These Earbuds Could Change The Way You Hear Live Music

Beef up the bass, add some echo: Meet the high-tech earbuds backed by Quincy Jones, Mark Ronson, and Hans Zimmer.

As First Aid Kit strummed through their set at Outside Lands in August, I stood at a distance with earbuds wedged into my head. I wasn't trying to muffle the Swedish duo's performance or listen to Spotify instead. Quite the opposite: I was listening to the show intently — with the bass turned up, and then the treble; I made the show quieter, and then louder; I listened to it live with reverb and without.

I could make those adjustments because my earbuds were designed to enhance sounds via a wirelessly connected smartphone app. Made by Doppler Labs, a San Francisco startup, these earbuds aim to be a new kind of wearable device that promises to augment and personalize the world around us.

As wearable technology extends beyond the wrist and basic health and activity tracking, one of its next frontiers is audio. Some of these devices provide a high-tech twist on old-fashioned hearing aids by amplifying sound for people with hearing loss (Halo from Starkey Hearing Technologies, for example, syncs up to Apple and Android devices and Pebble smartwatches). In contrast, Doppler Lab's Here Active Listening System is a consumer device meant to enhance our everyday experience of sound, augmenting it and giving us a modicum of control over it.

Noah Kraft, the CEO and co-founder of Doppler Labs, is a die-hard concertgoer (and film producer and composer on the side) who found himself yearning for a way to crank up the bass at live shows. "We're big believers in the future of wearable tech being something that is really immersive," he told BuzzFeed News.

Founded in late 2013, Doppler Labs started out building earplugs that filter out specific frequencies to protect ears at loud shows while letting through quality sound. In June, it raised more than $600,000 on Kickstarter to support the development of its wireless earbuds. The following month, it announced a $17 million round of funding from investors that included music industry giants like Live Nation Entertainment, Universal Music Group, and the talent agency William Morris Endeavor. Other investors are bold-faced music moguls Quincy Jones, Mark Ronson, and Hans Zimmer, who's also an advisor.

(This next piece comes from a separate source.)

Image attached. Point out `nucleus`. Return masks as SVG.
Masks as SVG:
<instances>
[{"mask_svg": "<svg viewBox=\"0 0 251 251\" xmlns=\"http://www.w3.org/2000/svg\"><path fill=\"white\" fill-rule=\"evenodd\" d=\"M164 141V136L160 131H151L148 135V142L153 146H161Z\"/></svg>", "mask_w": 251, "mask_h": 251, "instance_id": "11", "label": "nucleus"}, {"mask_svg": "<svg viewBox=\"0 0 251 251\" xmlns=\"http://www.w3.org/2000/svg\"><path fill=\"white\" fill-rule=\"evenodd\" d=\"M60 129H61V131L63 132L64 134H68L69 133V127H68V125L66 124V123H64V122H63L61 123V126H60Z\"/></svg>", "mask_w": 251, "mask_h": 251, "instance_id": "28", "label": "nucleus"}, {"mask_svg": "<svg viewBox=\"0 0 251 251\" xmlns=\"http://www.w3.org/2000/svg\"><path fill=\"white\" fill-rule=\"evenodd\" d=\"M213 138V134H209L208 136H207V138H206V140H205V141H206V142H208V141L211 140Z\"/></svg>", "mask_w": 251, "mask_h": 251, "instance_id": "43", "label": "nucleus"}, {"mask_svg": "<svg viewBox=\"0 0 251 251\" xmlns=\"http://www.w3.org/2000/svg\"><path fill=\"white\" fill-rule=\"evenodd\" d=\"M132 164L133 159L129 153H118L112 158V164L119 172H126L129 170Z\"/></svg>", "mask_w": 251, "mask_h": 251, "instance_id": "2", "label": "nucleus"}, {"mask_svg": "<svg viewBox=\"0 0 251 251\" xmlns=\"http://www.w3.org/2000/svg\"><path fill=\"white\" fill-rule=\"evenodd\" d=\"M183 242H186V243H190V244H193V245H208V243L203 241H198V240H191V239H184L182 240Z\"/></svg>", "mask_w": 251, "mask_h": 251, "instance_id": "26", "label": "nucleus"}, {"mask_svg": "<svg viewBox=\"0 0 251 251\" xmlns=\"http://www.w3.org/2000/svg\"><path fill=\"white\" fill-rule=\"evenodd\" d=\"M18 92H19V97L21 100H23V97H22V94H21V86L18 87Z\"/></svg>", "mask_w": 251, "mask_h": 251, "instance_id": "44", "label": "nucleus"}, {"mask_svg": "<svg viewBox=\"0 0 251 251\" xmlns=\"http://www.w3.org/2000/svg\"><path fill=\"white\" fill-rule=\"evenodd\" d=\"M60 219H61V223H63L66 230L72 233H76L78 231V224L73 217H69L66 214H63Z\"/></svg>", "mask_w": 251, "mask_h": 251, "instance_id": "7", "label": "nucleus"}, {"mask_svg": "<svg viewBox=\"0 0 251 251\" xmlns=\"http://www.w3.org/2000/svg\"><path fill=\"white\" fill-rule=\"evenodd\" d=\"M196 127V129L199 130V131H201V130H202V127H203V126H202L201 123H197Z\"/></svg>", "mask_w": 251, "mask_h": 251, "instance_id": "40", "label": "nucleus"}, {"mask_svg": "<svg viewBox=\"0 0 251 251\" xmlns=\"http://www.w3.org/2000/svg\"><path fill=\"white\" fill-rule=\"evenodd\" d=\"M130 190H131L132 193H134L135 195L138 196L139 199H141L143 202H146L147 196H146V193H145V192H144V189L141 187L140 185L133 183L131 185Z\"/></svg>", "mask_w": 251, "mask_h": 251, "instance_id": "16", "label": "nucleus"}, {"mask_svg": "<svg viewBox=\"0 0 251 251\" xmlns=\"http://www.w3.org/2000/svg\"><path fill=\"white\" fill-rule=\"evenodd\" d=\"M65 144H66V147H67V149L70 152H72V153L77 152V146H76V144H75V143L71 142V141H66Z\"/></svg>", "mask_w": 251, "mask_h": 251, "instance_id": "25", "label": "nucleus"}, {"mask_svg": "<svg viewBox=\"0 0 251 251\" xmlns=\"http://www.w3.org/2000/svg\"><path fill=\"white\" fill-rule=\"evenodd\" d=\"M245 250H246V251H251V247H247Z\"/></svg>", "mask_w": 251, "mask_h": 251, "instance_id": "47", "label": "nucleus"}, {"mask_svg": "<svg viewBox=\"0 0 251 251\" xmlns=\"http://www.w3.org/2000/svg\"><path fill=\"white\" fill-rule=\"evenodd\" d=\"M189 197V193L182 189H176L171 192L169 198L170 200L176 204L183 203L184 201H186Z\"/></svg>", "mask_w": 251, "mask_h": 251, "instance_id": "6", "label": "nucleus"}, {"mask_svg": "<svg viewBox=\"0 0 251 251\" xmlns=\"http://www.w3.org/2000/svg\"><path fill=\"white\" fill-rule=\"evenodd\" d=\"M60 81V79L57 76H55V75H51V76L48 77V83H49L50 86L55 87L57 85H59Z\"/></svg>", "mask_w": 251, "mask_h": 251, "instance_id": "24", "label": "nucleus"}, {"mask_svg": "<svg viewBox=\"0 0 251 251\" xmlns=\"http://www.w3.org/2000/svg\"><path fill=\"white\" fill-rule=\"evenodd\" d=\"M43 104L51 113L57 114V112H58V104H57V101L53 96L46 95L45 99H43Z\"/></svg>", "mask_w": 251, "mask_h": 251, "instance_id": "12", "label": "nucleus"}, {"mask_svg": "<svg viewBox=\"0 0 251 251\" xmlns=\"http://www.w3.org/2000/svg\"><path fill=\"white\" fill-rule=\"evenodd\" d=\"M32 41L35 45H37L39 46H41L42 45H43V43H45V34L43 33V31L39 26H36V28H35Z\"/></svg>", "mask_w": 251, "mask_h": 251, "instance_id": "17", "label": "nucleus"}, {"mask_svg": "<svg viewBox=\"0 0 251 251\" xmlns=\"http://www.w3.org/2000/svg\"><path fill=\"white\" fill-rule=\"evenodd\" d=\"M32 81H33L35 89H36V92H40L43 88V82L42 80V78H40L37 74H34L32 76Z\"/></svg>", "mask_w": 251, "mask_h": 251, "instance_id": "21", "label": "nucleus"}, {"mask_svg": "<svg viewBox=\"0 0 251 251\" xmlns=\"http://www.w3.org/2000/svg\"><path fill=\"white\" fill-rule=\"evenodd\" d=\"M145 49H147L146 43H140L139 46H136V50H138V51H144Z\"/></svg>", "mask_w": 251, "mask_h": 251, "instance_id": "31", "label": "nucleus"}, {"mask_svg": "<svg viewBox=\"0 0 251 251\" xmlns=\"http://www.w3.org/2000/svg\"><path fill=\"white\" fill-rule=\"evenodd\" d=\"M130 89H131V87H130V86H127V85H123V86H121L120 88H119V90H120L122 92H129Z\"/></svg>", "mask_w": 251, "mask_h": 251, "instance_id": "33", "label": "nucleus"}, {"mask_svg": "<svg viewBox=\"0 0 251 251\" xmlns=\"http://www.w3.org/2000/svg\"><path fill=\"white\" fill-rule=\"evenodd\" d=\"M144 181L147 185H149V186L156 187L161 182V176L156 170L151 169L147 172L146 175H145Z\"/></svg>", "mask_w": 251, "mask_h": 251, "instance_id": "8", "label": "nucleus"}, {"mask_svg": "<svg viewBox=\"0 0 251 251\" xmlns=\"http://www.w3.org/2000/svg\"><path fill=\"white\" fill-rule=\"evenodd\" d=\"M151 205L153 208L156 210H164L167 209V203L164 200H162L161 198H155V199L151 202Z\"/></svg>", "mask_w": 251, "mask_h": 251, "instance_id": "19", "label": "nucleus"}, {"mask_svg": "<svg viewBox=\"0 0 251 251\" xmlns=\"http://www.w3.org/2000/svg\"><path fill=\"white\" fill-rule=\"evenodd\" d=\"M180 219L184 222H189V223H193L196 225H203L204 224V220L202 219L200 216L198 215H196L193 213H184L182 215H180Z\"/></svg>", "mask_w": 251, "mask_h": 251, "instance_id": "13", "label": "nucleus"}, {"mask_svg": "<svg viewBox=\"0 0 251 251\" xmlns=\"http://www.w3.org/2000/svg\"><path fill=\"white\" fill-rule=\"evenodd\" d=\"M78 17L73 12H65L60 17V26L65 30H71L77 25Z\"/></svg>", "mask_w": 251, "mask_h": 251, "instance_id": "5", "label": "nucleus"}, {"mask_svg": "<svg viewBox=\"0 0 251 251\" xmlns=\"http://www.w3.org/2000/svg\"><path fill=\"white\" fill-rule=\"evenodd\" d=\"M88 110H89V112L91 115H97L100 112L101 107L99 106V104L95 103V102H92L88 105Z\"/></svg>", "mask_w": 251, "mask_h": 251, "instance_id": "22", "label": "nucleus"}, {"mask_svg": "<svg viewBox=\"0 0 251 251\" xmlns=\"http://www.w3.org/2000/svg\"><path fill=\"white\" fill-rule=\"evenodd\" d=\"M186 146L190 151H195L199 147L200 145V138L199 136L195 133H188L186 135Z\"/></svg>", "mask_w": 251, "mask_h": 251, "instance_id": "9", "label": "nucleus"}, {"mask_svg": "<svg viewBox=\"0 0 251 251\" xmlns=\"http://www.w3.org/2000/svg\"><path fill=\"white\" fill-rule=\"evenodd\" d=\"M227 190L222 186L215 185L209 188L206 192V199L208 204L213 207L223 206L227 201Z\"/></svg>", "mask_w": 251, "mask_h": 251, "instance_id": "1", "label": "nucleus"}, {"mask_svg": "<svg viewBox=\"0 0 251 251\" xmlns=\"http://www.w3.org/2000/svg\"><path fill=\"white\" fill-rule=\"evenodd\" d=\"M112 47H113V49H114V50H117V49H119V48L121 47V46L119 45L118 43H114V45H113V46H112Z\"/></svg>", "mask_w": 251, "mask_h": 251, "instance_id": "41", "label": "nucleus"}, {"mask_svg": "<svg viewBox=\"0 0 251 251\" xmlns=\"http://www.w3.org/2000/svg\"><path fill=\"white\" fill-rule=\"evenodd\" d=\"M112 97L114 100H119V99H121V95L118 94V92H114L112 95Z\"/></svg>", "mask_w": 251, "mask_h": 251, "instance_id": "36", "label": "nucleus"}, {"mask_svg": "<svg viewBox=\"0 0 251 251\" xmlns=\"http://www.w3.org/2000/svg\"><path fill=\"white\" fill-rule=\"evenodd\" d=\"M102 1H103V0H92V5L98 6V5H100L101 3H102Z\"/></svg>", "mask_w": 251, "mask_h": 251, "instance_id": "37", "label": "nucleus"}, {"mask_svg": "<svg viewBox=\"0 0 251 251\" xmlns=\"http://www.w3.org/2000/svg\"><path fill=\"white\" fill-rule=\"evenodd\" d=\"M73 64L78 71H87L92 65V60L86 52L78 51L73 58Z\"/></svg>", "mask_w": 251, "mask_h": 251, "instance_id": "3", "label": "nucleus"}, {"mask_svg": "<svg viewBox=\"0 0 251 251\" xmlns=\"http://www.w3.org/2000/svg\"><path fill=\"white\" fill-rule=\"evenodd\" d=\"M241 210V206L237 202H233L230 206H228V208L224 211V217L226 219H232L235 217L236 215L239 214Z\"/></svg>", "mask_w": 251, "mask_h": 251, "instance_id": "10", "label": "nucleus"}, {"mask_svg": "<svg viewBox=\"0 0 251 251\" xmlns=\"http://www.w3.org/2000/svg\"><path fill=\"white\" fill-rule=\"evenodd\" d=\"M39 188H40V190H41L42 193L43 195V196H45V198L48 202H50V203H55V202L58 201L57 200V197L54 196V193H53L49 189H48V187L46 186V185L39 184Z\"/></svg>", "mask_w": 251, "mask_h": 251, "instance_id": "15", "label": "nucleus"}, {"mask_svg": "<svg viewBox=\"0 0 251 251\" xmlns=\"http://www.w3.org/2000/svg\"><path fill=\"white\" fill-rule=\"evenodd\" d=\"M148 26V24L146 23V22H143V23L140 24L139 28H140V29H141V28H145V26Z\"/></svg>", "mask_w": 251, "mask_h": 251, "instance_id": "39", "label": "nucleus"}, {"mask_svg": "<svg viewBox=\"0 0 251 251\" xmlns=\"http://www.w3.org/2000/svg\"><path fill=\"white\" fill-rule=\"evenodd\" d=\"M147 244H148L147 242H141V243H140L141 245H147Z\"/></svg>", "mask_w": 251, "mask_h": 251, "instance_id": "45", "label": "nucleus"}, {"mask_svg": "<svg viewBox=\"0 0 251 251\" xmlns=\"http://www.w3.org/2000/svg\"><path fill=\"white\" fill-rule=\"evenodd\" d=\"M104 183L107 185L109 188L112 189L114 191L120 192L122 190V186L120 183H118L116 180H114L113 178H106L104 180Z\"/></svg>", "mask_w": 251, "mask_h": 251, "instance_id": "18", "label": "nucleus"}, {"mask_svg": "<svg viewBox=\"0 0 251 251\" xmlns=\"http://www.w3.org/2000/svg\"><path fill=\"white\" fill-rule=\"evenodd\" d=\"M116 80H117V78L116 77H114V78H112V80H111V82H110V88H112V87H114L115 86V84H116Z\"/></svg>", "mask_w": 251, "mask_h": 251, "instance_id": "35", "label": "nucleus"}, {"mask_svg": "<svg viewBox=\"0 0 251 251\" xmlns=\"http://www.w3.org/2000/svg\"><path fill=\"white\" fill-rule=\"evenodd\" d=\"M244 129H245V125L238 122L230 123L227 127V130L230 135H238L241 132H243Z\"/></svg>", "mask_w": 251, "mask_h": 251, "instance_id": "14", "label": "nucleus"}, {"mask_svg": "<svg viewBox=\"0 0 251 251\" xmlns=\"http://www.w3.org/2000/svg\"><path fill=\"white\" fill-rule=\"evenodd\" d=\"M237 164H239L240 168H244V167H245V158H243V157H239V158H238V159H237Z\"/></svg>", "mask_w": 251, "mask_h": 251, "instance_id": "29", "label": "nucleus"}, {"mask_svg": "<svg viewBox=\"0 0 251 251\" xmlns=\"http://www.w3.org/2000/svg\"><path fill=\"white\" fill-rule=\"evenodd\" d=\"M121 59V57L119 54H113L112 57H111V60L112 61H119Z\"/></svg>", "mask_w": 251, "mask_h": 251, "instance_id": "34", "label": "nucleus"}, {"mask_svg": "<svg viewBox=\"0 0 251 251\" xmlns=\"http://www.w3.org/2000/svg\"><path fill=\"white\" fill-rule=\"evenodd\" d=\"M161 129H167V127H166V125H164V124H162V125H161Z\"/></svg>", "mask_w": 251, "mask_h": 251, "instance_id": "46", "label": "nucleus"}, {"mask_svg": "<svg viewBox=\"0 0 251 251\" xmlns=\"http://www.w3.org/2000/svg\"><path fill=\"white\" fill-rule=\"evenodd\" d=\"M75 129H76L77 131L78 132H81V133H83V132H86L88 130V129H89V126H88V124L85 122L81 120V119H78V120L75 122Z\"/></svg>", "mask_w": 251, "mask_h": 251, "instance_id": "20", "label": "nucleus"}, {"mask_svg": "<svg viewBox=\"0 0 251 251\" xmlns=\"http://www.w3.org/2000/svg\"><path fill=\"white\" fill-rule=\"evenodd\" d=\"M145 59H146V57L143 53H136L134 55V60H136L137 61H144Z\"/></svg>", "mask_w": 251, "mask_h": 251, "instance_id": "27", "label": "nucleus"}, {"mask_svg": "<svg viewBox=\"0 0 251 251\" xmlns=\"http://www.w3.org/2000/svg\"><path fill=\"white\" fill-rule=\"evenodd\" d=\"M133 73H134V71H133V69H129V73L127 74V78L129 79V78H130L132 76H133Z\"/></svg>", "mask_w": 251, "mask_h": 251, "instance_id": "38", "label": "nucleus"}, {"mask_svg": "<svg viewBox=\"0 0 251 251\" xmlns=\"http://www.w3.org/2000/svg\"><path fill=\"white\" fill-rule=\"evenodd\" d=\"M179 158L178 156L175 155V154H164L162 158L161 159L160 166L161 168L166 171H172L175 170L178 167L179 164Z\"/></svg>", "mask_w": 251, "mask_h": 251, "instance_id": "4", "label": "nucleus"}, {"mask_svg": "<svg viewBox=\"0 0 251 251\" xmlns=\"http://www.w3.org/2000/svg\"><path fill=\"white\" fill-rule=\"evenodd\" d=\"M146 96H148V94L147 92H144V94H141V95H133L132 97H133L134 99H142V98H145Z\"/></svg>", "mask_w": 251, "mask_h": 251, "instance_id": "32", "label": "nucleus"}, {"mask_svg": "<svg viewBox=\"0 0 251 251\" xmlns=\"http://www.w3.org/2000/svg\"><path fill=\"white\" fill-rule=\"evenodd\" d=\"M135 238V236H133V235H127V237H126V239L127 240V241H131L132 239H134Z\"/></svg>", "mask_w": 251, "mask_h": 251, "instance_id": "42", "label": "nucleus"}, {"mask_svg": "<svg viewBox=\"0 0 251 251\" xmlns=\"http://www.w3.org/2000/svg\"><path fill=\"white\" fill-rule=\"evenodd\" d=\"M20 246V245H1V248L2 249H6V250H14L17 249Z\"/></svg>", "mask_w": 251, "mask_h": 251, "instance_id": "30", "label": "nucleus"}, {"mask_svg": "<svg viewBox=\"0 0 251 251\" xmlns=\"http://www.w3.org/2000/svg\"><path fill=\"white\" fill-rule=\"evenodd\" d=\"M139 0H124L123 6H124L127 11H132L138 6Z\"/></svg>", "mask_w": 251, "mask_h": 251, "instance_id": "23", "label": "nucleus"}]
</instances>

The Here Active Listening System earbuds, which Doppler sold for $199 during the crowdfunding campaign, won't ship to backers until December. The company is targeting a niche audience — people who care deeply about live music. After December, Doppler will continue to sell the device, but at a higher price of $249 — and only to members of an invitation-only influencer program.

The pair of Here earbuds I tested at Outside Lands was a very early prototype, so while it generally worked as intended, I wasn't allowed to take it up to the speakers because I was told it had difficulty manipulating very loud sounds. The device's volume and equalizer controls, and effects — like fuzz, echo, and noise mask — seemed to work at a half-mile from the Outside Lands stage.

I'm not a frequent concertgoer or audiophile, so toying with Here's settings was not as intuitive for me as it might be for others. It took some time for me to find the proper levels for various effects, and as I searched for them, the music I was listening to was transformed in sometimes unexpected ways. Too much reverb made things sound heavy and distorted, for example. Some of the effects, like flange and echo, felt more novel than natural to me, and I couldn't imagine using them much at live shows like Outside Lands. That said, using Here to boost the bass made the music deeper and more vibrant, and it was nice to be able to adjust the volume of the concert I was listening to.

"If you go to a show right now, you have two options: hear it exactly as it is or walk out," Kraft said. "We just think you should have more dynamic control over it."

Doppler's technology isn't meant for music alone, Kraft explained. The company also plans to offer a range of Here presets that lower the volume of a baby's wails or mute the roar of an airplane or the din of traffic. "What that means is you can turn volume on your world down and get it exactly to the level you want," Kraft said.

Kraft envisions a future in which everyone hears only what they want to hear, where location data collected by your smartphone will automatically mute the sounds of the crowd around you as you stroll through the airport, or pulls up your preferred equalizer settings for a concert at Madison Square Garden. A bit further out: a future in which your earbuds translate a foreign language in real-time during a conversation. "It's obviously a very sci-fi future," Kraft said. "But it's not as far as off as I think people think."

That remains to be seen. And while Doppler Labs' Kickstarter has proven that some live music fans care enough to invest in personalizable earbuds, the larger question is whether the general population sees any value in personalizing the sounds of everyday life.